### STATED EXERCISE
Rewrite the records below, replacing "proper arrangement" with "correct order" and leaving everything else unchanged. Leave the pictures out of your answer.

═══ SOURCE RECORDS ═══

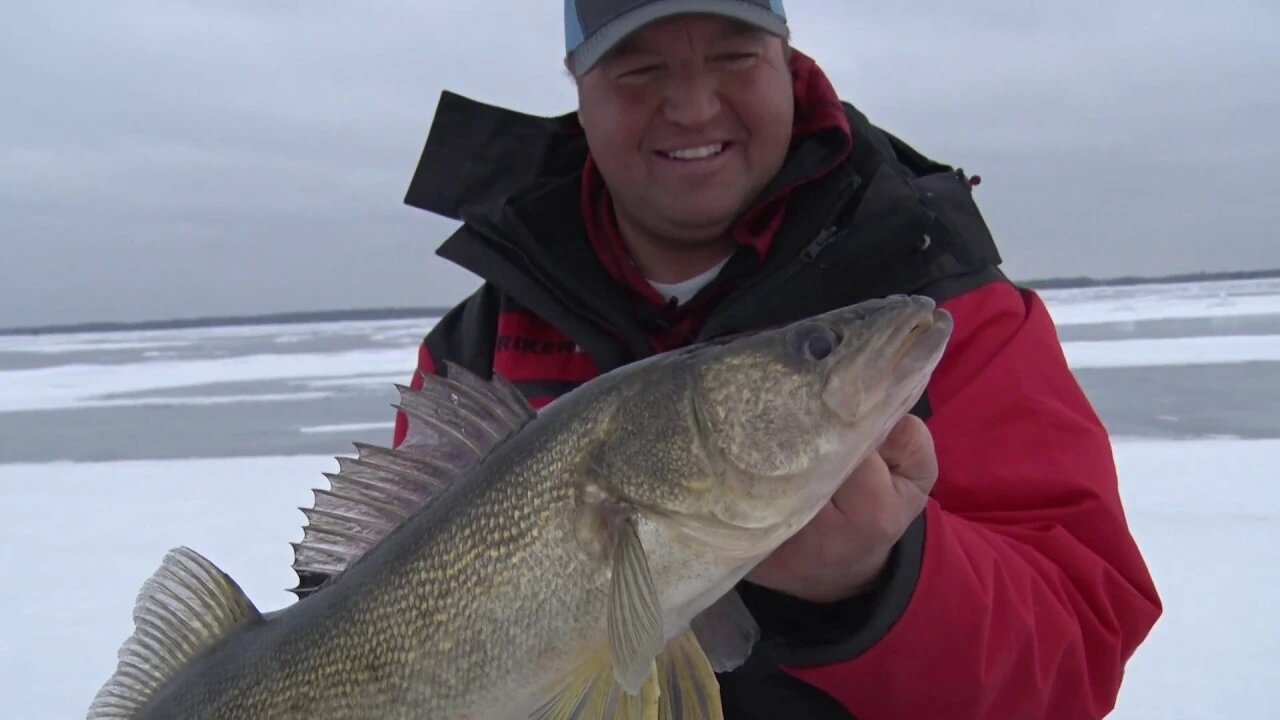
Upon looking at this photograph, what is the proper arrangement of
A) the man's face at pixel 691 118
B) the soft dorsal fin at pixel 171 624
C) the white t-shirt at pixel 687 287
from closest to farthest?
the soft dorsal fin at pixel 171 624 → the man's face at pixel 691 118 → the white t-shirt at pixel 687 287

═══

### TASK ANSWER
Upon looking at this photograph, what is the correct order of
A) the man's face at pixel 691 118
B) the soft dorsal fin at pixel 171 624
C) the white t-shirt at pixel 687 287
from closest to farthest?
the soft dorsal fin at pixel 171 624 → the man's face at pixel 691 118 → the white t-shirt at pixel 687 287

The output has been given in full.